And now it’s time for our weekly cunt fest about Kate Gosselin’s awkward non-dancing on Dancing for Relevancy! Last night, Kate’s tortured partner Tony, who obviously was a kitten killing Nazi in a past life, had to teach her the tango. Kate just couldn’t focus on the steps because she was too busy internally dealing with being Kate Gosselin: THE MOST IMPORTANT AND POPULAR WOMAN ALIVE!!!
For serious, Kate actually bitched that she HAS to check her computer every morning to see what the tabloids are writing about her that day. Kate, I’ll tell you what my mother told me the last time I complained about barfing up all my internal organs after a night of binge boozing. My mother said to me, “Then stop drinking so much, you idiot!” So if Kate doesn’t want to be barfed on, she needs to put the bottle down (aka stop inviting tabloid reporters over for tea and sympathy in the form of a “woe is me” cover story).

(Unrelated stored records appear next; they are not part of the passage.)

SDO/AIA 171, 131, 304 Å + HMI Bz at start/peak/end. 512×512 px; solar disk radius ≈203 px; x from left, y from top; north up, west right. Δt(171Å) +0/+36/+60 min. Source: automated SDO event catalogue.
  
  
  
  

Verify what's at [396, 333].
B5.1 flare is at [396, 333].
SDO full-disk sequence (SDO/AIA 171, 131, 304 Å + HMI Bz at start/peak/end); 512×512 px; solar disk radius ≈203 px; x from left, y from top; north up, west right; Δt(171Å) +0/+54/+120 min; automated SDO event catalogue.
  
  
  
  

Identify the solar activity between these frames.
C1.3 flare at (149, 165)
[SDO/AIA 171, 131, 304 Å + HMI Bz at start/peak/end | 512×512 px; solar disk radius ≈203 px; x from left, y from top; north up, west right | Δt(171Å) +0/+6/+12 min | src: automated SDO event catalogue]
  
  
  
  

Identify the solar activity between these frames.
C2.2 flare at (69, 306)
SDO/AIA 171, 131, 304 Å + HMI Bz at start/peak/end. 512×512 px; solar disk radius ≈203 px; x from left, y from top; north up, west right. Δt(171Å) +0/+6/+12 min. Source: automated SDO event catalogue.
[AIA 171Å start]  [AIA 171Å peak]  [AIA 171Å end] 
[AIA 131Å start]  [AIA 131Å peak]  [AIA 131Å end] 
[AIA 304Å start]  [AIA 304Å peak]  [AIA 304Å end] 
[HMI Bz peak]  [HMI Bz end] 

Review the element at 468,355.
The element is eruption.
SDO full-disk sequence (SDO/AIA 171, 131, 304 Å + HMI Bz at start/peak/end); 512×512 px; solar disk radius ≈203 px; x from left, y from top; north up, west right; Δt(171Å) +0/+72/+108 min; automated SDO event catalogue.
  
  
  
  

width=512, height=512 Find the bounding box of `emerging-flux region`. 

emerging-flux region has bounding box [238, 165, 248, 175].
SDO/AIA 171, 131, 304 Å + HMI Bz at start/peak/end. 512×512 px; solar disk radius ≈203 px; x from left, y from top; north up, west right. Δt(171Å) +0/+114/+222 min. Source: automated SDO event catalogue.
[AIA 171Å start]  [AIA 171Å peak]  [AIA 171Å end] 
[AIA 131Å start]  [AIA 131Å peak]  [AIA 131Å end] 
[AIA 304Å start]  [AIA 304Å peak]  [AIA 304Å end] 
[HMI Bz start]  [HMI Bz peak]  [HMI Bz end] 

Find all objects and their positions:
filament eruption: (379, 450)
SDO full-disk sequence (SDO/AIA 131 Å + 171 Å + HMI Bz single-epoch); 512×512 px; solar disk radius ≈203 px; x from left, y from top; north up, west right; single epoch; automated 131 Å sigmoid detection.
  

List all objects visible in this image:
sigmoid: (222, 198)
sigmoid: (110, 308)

Anyway, Kate wasn’t as terrible as last week, but that’s really not saying much. Kate still dances like she’s simultaneously holding in a fart, a queef and a sneeze. While watching Tony drag Kate around the dancefloor, I couldn’t help but think of the dudes down in the subway who salsa dance with dummies for coins. Except this dummy has more rhythm and doesn’t make you want to tear your ear holes off:
And speaking of wig-wearing dummies, guess who was in the audience last night:
How in the hell did Kim Zolciak get front row, but the hot memaw behind her got second row? The world continues to boggle my mind.